====== Extracted data ======
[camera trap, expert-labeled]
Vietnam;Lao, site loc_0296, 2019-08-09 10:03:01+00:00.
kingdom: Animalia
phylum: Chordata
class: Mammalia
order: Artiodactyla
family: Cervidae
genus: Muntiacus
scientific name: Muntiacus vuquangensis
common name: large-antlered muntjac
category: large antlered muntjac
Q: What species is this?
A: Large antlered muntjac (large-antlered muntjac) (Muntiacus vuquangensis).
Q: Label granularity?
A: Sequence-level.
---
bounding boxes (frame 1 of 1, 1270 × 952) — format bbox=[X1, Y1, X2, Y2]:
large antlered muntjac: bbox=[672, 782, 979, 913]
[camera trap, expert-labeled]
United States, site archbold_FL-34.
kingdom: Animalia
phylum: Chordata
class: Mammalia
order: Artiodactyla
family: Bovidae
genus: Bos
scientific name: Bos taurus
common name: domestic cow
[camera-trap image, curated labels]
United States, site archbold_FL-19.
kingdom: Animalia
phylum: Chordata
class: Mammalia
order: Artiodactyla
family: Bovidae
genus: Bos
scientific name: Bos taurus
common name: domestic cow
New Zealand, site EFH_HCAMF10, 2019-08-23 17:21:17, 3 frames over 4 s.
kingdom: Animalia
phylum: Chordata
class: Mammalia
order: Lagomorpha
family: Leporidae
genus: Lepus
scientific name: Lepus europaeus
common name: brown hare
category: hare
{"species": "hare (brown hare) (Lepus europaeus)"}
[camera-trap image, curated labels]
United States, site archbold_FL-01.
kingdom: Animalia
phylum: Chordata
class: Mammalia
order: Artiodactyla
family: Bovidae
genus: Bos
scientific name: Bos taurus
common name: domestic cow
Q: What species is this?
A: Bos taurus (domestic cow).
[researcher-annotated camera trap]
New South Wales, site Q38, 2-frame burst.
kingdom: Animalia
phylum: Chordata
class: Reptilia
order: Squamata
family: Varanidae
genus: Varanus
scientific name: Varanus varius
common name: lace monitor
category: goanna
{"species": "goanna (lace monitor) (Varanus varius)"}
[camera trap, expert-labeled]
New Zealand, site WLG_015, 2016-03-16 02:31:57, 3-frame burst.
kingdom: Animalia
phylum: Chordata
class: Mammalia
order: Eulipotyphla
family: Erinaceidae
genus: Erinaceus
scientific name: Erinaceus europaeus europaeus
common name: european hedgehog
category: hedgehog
======
Return the entries in full. Do not alter them.

*Output of the exercise:*
[camera trap, expert-labeled]
Vietnam;Lao, site loc_0296, 2019-08-09 10:03:01+00:00.
kingdom: Animalia
phylum: Chordata
class: Mammalia
order: Artiodactyla
family: Cervidae
genus: Muntiacus
scientific name: Muntiacus vuquangensis
common name: large-antlered muntjac
category: large antlered muntjac
Q: What species is this?
A: Large antlered muntjac (large-antlered muntjac) (Muntiacus vuquangensis).
Q: Label granularity?
A: Sequence-level.
---
bounding boxes (frame 1 of 1, 1270 × 952) — format bbox=[X1, Y1, X2, Y2]:
large antlered muntjac: bbox=[672, 782, 979, 913]
[camera trap, expert-labeled]
United States, site archbold_FL-34.
kingdom: Animalia
phylum: Chordata
class: Mammalia
order: Artiodactyla
family: Bovidae
genus: Bos
scientific name: Bos taurus
common name: domestic cow
[camera-trap image, curated labels]
United States, site archbold_FL-19.
kingdom: Animalia
phylum: Chordata
class: Mammalia
order: Artiodactyla
family: Bovidae
genus: Bos
scientific name: Bos taurus
common name: domestic cow
New Zealand, site EFH_HCAMF10, 2019-08-23 17:21:17, 3 frames over 4 s.
kingdom: Animalia
phylum: Chordata
class: Mammalia
order: Lagomorpha
family: Leporidae
genus: Lepus
scientific name: Lepus europaeus
common name: brown hare
category: hare
{"species": "hare (brown hare) (Lepus europaeus)"}
[camera-trap image, curated labels]
United States, site archbold_FL-01.
kingdom: Animalia
phylum: Chordata
class: Mammalia
order: Artiodactyla
family: Bovidae
genus: Bos
scientific name: Bos taurus
common name: domestic cow
Q: What species is this?
A: Bos taurus (domestic cow).
[researcher-annotated camera trap]
New South Wales, site Q38, 2-frame burst.
kingdom: Animalia
phylum: Chordata
class: Reptilia
order: Squamata
family: Varanidae
genus: Varanus
scientific name: Varanus varius
common name: lace monitor
category: goanna
{"species": "goanna (lace monitor) (Varanus varius)"}
[camera trap, expert-labeled]
New Zealand, site WLG_015, 2016-03-16 02:31:57, 3-frame burst.
kingdom: Animalia
phylum: Chordata
class: Mammalia
order: Eulipotyphla
family: Erinaceidae
genus: Erinaceus
scientific name: Erinaceus europaeus europaeus
common name: european hedgehog
category: hedgehog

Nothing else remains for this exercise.